A blow dryer also works to heat up the compound. Just be careful about twisting. Gentle, small, side to side twists are better than a single 'oreo cookie" type twist and have a better chance of not causing pin damage. In any case, the idea is to heat up the thermal compound to soften it before you separate the two.
After you get them apart, take a close look at the CPU pins. I've used a magnifying glass to check to see if all the rows are straight. If you have any bent pins, a razor blade works well to straighten them back up.
yes be very careful with the twisting, once i attempted to remove the heatsink from my phenom processor by the twisting method. let's just say that processor came off with the heatsink destroying the motherboard socket. had to replace the mobo. instead of prying the processor from the heatsink, heat it just like people above me metioned, save yourself the trouble by force removing it.

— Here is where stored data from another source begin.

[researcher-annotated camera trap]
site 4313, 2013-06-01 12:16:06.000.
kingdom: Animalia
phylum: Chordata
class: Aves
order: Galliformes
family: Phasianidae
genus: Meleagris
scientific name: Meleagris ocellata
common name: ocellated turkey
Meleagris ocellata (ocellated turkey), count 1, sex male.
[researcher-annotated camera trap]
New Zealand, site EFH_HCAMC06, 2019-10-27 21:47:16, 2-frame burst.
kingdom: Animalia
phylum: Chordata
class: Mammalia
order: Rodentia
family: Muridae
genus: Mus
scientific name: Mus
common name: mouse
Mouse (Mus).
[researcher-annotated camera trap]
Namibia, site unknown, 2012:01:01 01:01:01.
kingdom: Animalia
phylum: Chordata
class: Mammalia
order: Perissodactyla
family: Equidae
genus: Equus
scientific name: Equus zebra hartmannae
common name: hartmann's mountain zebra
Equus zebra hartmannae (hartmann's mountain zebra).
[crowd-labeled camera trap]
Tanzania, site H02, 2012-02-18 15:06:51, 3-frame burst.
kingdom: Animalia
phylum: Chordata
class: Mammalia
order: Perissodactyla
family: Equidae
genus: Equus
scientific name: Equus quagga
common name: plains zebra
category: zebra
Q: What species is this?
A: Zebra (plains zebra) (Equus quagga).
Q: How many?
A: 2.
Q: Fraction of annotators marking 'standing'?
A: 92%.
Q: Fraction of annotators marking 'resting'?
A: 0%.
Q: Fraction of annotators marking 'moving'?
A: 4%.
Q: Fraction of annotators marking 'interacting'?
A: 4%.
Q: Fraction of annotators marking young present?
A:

Only apply thermal compound to the top of the actual CPU heatspreader. Understand that we are just putting thermal compound in close proximity to the center of the heatspreader.
Since the vast majority of the heat from the core travels directly through the heat spreader, it is more important to have a good interface directly above the actual CPU core than it is to have the heat spreader covered with compound from corner to corner.
I do the grain-of-rice-sized dab in the middle and place the heatsink straight down on top of it to squeeze it into a uniform layer - method. It's all personal perference. The two things to not do: too little, too much (squeezing out the sides onto your motherboard). The best way to do it is practice a couple times (cleaning off in between) to see what kind of 'impression' is left on the HS and if the impression appears uniform.
OK, I got the Arctic Silver applied and the computer reassembled.
It's been running for about 15 minutes now. According to PC Wizard, my CPU temp is a steady 50° C.
I have an AMD 5600+ Windsor processor. No overclocking and I'm using the OEM heat sink and fan. Unfortunately, I do not recall what my old temperatures were. Is 50° C acceptable at this point? The instructions say that after the 200-hour break in period, the temperatures may drop 2-5° C.
That is a warm processor and I've never used the stock cooler, but that seems a little high. Is Cool n Quiet on? At idle my FX-60 idles only a little above room temperature and it is an OC'ed 110W processor, so it is definitely a hot processor. It does have some exotic air cooling, though.